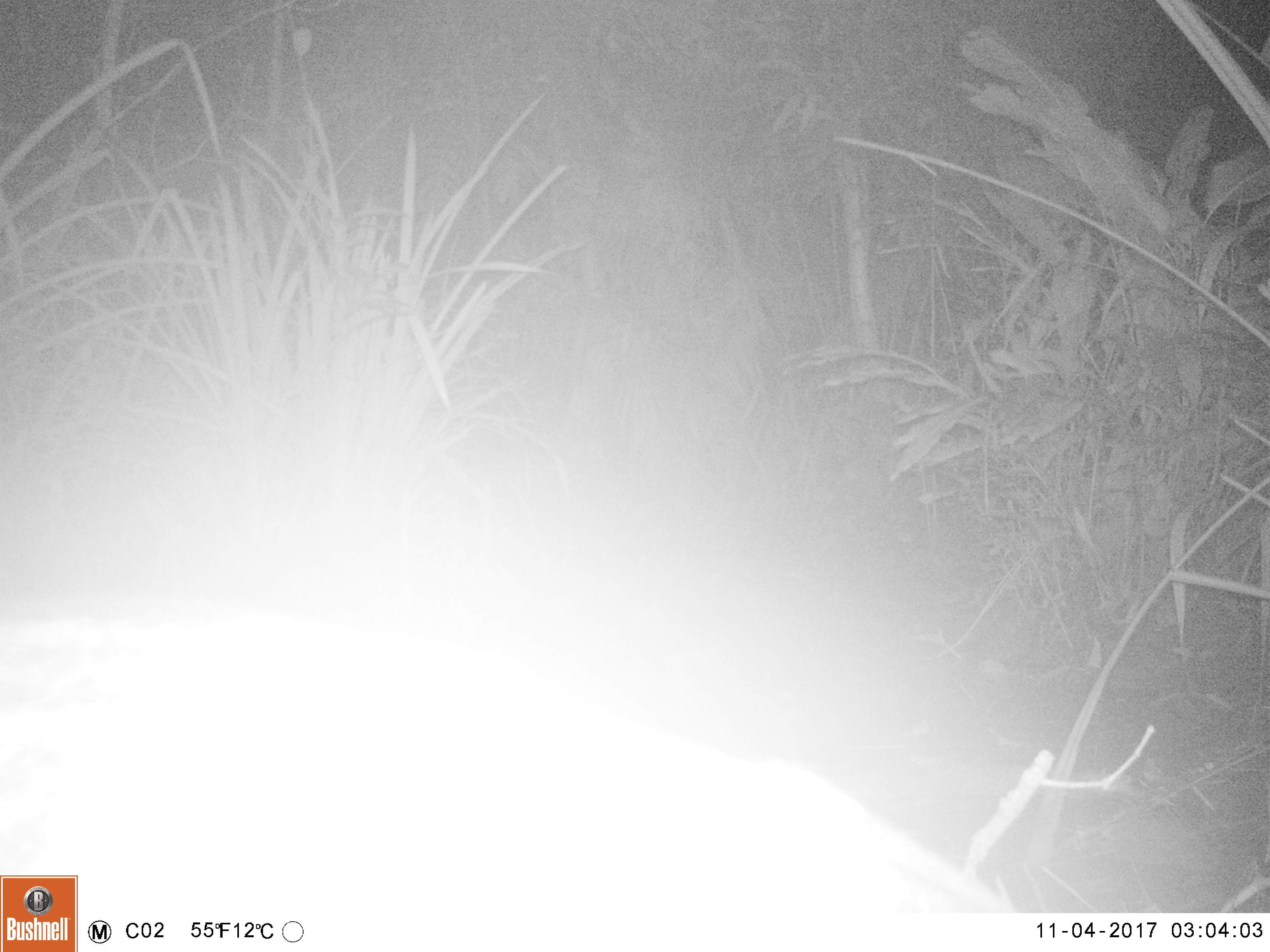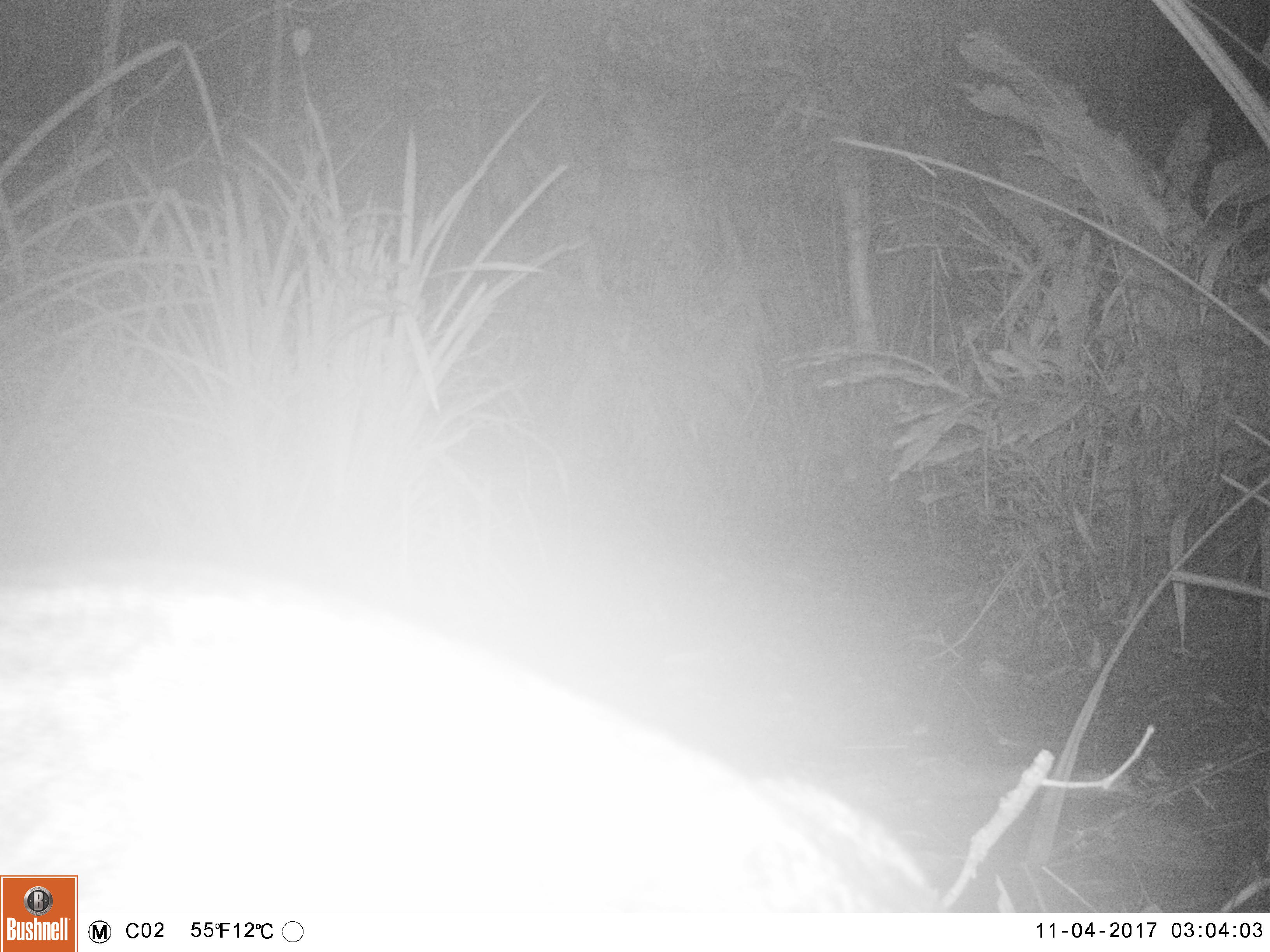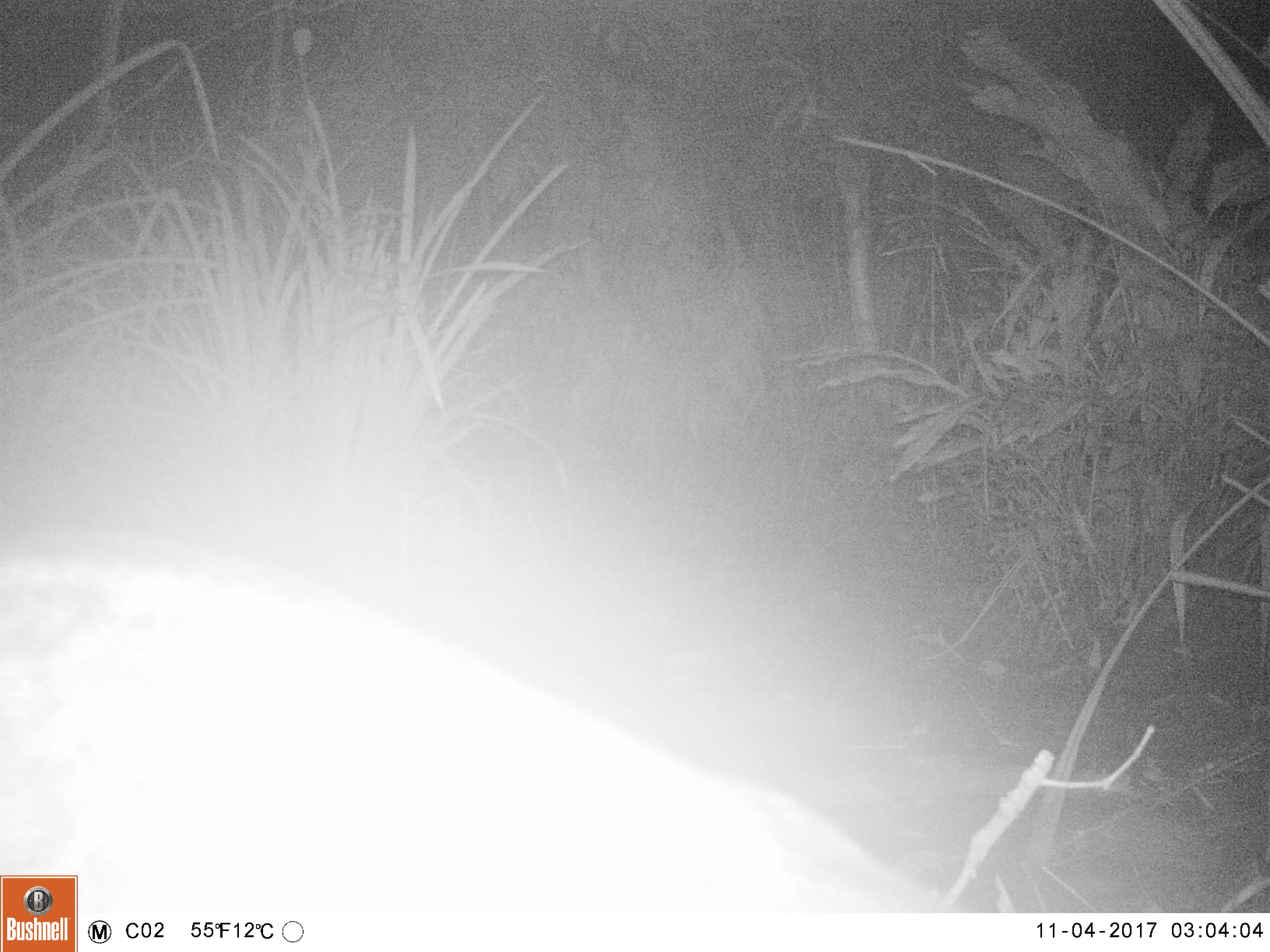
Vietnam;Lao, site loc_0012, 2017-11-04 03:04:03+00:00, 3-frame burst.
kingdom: Animalia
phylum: Chordata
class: Mammalia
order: Carnivora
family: Viverridae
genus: Viverra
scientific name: Viverra zibetha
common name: large indian civet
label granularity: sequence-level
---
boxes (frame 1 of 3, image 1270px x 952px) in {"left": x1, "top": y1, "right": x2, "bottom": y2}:
large indian civet: {"left": 1, "top": 594, "right": 1019, "bottom": 915}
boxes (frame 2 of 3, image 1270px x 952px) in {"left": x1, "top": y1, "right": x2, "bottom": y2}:
large indian civet: {"left": 1, "top": 549, "right": 944, "bottom": 911}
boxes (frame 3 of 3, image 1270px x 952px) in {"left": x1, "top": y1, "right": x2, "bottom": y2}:
large indian civet: {"left": 1, "top": 549, "right": 963, "bottom": 911}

TASK DETAILS: When copying the material, leave every image behind and keep each line verbatim.

WRITTEN ANSWER:
Vietnam;Lao, site loc_0012, 2017-11-04 03:04:03+00:00, 3-frame burst.
kingdom: Animalia
phylum: Chordata
class: Mammalia
order: Carnivora
family: Viverridae
genus: Viverra
scientific name: Viverra zibetha
common name: large indian civet
label granularity: sequence-level
---
boxes (frame 1 of 3, image 1270px x 952px) in {"left": x1, "top": y1, "right": x2, "bottom": y2}:
large indian civet: {"left": 1, "top": 594, "right": 1019, "bottom": 915}
boxes (frame 2 of 3, image 1270px x 952px) in {"left": x1, "top": y1, "right": x2, "bottom": y2}:
large indian civet: {"left": 1, "top": 549, "right": 944, "bottom": 911}
boxes (frame 3 of 3, image 1270px x 952px) in {"left": x1, "top": y1, "right": x2, "bottom": y2}:
large indian civet: {"left": 1, "top": 549, "right": 963, "bottom": 911}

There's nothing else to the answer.